__Text under study__.
- - -
4. The abolition of private employment agencies, with their many abuses, and replacing them with communal labor bureaus free to all. The voluntary federations of the trade unions were put on a similar footing with the communal labor exchanges, and were encouraged to co-operate with them. Millerand took great care to perfect the organization of trade unions. He introduced amendments to the old law of 1884, giving greater scope and elasticity to the unions, granting them greater corporate powers, and making the dismissal of a workman because he belonged to a union ground for a civil suit for damages. He began a movement to secure the co-operation between the unions and the state workshop inspectors. There had been a great deal of abuse in the operation of the inspection laws by the employers. An attempt was now made to define strictly the rights and duties of the inspectors.
- - -
(Page-level text extractions)
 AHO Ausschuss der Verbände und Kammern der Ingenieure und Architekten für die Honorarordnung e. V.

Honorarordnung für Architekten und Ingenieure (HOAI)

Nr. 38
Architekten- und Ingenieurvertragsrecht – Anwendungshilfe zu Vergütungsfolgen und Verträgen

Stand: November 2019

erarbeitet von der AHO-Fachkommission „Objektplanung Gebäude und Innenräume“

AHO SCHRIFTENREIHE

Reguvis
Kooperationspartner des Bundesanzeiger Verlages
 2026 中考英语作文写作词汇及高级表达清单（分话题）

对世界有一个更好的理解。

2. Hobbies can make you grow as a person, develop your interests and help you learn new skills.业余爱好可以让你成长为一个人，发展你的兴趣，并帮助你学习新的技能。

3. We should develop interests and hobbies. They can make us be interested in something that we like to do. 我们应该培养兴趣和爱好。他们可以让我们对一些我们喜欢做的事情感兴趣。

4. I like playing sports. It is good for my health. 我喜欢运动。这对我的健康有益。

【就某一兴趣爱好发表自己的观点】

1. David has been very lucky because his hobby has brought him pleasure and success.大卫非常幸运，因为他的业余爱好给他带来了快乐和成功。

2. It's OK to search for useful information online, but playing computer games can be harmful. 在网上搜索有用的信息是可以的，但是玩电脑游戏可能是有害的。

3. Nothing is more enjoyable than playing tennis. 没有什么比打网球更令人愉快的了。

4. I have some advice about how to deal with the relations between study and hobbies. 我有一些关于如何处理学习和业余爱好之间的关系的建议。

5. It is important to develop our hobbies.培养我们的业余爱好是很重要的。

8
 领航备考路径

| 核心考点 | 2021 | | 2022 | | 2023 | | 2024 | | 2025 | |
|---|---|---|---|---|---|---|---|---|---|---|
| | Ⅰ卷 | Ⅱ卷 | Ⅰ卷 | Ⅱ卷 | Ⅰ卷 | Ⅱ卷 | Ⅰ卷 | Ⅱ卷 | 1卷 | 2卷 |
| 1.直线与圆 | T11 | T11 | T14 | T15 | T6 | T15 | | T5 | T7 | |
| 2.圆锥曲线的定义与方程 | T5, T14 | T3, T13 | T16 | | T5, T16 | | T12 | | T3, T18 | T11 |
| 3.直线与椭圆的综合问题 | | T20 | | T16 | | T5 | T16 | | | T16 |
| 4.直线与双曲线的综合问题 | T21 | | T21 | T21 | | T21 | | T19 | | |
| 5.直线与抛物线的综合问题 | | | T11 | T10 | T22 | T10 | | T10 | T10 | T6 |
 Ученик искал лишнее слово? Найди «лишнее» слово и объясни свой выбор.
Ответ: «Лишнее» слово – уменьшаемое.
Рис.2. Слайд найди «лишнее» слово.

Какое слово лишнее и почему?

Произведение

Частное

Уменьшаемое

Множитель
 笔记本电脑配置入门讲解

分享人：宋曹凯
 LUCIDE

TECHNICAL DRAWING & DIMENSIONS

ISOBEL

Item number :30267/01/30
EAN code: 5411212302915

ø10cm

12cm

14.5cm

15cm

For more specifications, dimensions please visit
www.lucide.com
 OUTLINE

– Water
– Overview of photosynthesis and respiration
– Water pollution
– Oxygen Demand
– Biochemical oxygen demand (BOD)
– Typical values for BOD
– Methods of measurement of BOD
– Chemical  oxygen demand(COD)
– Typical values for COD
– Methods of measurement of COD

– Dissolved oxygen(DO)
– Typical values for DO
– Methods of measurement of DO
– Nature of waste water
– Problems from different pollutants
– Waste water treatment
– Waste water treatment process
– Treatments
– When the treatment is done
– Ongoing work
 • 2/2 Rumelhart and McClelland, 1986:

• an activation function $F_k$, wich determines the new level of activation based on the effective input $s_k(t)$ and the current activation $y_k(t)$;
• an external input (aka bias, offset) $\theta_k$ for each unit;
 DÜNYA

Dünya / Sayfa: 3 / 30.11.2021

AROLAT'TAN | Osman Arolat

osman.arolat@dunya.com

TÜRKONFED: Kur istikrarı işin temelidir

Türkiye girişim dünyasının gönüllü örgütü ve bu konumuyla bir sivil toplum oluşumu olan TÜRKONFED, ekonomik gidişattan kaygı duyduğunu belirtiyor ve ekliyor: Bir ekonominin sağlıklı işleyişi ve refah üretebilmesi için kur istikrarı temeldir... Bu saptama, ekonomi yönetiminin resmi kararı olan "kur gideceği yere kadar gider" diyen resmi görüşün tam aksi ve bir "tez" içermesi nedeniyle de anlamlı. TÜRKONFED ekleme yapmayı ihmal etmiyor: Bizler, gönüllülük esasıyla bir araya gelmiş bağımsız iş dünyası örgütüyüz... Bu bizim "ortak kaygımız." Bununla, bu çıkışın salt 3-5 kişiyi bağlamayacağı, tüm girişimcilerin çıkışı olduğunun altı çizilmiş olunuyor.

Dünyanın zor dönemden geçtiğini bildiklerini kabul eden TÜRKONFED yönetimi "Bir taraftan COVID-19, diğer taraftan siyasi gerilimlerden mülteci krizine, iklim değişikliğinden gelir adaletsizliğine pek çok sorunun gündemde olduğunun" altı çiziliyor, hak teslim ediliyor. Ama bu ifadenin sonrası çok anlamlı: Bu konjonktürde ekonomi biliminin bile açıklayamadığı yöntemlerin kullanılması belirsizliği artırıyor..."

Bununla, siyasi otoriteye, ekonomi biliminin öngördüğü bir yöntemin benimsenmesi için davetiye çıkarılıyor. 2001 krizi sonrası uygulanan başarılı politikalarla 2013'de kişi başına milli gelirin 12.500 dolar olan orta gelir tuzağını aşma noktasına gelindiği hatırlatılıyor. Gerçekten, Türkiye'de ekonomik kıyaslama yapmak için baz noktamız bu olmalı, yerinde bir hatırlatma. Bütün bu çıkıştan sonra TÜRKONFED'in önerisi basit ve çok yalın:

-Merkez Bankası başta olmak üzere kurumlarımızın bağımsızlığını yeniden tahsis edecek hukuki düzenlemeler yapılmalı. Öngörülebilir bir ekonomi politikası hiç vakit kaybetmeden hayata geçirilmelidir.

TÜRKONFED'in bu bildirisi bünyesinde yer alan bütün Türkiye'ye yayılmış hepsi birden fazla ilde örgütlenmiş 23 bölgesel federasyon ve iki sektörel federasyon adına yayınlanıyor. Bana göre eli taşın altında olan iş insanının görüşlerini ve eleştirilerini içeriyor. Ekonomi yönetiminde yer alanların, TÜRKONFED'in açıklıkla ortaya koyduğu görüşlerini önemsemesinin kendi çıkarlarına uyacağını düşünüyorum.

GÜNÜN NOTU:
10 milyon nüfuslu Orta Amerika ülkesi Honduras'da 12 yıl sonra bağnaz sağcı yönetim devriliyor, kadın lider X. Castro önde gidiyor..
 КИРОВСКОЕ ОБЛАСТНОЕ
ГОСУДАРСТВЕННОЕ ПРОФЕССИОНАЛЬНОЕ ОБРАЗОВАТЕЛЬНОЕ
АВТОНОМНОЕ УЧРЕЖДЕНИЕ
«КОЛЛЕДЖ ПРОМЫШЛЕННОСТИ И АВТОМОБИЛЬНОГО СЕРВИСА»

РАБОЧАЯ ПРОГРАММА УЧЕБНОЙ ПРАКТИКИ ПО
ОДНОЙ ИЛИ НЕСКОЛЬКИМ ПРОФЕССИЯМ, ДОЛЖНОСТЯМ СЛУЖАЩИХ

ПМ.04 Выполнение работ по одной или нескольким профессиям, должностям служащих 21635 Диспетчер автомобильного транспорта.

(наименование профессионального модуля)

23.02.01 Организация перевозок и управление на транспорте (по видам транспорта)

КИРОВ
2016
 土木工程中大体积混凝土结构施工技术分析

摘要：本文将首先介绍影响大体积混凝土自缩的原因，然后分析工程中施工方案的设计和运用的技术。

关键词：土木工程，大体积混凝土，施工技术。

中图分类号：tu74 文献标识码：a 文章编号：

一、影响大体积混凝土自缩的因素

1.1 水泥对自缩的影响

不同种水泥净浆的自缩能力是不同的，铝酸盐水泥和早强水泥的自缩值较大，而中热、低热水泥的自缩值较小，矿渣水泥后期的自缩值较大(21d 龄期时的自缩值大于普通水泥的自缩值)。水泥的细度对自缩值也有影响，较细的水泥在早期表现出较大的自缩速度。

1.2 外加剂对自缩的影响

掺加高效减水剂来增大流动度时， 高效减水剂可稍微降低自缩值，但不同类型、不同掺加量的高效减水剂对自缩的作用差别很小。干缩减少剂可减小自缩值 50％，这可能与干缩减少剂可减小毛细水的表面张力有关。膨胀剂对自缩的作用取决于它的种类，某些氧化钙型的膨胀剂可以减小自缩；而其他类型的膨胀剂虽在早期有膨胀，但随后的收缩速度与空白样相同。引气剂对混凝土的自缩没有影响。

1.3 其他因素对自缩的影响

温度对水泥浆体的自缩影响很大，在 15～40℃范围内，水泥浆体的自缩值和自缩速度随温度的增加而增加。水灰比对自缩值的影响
- - -
__Your task__.
Please list every change that Millerand's amendments to the old law of 1884 made, according to the passage on Millerand's labor reforms.

__Task output__.
- Giving greater scope and elasticity to the unions
- Granting the unions greater corporate powers
- Making the dismissal of a workman because he belonged to a union ground for a civil suit for damages